The flames had enveloped the building on the west side before the officers of the Gate City Bank arrived. The president, L. J. Hill, was absent from the city in Coweta County. Wilburn Hill and E. J. McCandless hurried to the scene as soon as notified of the fire, and with the assistance of Henderson Fields and Bookkeeper Willy went to work to save the books and papers. The books were taken from the vault and carried to a place of safety, and a large desk, containing papers belonging to the firm of L. G. & W. A. Hill was thrown out of a Wall street window. As the desk was being lifted out if turned and fell on McCandless, who was trying to keep it from falling down the basement stairway. The whole weight of the desk struck him in the chest, hurting him badly, but not fatally. The bank's safe was in a side vault, but want of time prevented its removal.
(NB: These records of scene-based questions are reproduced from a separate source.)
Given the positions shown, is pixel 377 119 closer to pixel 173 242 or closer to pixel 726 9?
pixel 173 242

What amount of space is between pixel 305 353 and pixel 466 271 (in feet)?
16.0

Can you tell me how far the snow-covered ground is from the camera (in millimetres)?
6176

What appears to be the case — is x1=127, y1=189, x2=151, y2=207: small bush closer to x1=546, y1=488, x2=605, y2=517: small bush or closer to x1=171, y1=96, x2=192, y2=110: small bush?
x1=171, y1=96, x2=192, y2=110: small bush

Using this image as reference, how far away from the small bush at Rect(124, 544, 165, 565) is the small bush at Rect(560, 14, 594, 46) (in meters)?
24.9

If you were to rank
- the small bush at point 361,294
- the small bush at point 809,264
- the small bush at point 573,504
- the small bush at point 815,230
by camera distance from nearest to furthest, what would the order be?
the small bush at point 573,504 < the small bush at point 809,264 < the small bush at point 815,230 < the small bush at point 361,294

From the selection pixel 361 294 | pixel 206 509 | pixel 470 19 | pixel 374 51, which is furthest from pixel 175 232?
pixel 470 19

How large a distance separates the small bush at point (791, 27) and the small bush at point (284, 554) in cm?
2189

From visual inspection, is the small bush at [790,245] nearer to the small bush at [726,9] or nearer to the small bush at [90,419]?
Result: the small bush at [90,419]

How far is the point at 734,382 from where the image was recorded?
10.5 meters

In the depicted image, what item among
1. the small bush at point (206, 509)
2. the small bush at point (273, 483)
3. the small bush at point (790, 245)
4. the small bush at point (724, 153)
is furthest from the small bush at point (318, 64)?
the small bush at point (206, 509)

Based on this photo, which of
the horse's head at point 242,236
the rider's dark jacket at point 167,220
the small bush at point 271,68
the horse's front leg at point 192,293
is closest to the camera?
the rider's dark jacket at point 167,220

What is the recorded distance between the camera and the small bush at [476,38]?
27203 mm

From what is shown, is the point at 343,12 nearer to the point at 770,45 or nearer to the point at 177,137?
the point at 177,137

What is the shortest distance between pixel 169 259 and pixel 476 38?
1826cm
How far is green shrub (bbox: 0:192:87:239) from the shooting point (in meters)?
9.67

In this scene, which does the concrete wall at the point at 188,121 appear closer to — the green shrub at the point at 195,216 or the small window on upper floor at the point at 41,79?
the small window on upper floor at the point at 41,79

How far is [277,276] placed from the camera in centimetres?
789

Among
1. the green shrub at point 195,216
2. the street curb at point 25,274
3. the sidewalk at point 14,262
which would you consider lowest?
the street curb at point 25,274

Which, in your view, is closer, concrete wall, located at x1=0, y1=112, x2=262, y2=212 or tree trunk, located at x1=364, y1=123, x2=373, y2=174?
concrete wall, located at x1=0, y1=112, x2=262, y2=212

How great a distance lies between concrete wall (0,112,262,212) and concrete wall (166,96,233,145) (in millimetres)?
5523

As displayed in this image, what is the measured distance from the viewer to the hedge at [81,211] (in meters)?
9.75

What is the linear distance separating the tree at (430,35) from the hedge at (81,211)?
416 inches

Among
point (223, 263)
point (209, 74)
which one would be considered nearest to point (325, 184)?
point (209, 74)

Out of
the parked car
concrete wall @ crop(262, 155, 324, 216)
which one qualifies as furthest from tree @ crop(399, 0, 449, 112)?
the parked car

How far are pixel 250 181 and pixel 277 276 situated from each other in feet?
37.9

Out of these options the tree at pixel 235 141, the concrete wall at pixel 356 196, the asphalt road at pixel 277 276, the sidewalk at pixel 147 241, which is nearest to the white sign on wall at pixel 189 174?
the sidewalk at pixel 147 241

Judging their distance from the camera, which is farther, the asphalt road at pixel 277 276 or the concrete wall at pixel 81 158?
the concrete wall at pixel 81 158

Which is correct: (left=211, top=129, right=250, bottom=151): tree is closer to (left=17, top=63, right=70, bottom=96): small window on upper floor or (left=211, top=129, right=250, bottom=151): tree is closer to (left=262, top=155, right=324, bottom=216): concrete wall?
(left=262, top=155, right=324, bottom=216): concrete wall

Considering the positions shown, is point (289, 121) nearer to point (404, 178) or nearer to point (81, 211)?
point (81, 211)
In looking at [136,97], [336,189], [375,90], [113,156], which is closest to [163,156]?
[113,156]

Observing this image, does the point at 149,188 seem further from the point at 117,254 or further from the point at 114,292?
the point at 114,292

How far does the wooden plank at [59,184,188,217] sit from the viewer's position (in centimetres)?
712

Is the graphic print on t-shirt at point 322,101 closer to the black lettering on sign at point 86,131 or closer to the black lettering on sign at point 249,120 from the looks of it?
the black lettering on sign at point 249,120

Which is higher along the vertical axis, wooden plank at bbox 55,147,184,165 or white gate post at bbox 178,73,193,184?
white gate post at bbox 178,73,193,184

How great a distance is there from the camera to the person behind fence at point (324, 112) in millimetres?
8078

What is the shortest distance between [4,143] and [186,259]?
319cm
At this time the roof of the building was in flames, the inside west walls were falling in large burning sections, rendering it dangerous to remain in the vicinity. The safe contained about $500,000 in valuables. A steady stream of water was turned on the vault, and it is thought that the money and papers in the safe will be saved. The vault at dark did not show any external evidence of damage.

When the news spread that no life had been lost it was scarcely believed. Had the fire begun anywhere but where it did this good fortune would have been impossible. Among the strangers in the hotel were the following: Sol Hass, Richmond; R. E. Foster, Charleston; S. Adams, Savannah; A. M. Adger and C. Mead, Charleston; D. B. Morgan, Savannah; John B. Bland, Virginia.

Among the first who came out to witness the fire was Senator Brown. He quickly decided that the Kimball House was doomed to destruction, and feared the flames might spread to the adjoining blocks. He knew that the Atlanta fire department would be unable to cope with the fire in the event of its spreading, and immediately telegraphed to the Marietta fire department asking if they would come to Atlanta. An affirmative reply was received, and in a short time a special train was on its way to Marietta to bring the department to this city. The train made the trip in twenty-two minutes, but by that time a telegraph was sent to Marietta telling the company not to come. When they received the last telegram they were already out, and, boarding the train, came to Atlanta in twenty-six minutes. Upon reaching the city the company did some good work.

When it is remembered that the hotel cost $600,000 and the furniture $125,000, the amount of insurance seems strangely inadequate. On the building and furniture there was only $50,000 insurance. Dr. Joseph Thompson, one of the owners of the hotel, has $25,000 insurance on his third interest, distributed as follows: Hamburg Bremen, 5,000; Home, 5,000; North British and Mutual, $5,000; Southern Mutual, $5,000. The third interest of John Rice is also insured for $25,000. One reason why the owners carried so little insurance was because of the high rate charged. The Republican Block, just opposite, was charged at the rate of one and a fourth per cent, the additional one-fourth being made because of proximity to the hotel.

Mr. Scoville, the proprietor of the hotel, spent $10,000 on improvements and furniture when he was preparing for the exposition. He carried a policy on this of $10,000 up to a year ago, when he declined to renew. At the time of the fire he had $1,200 insurance, placed in the North American company. He estimated his direct loss at from $10,000 to $15,000.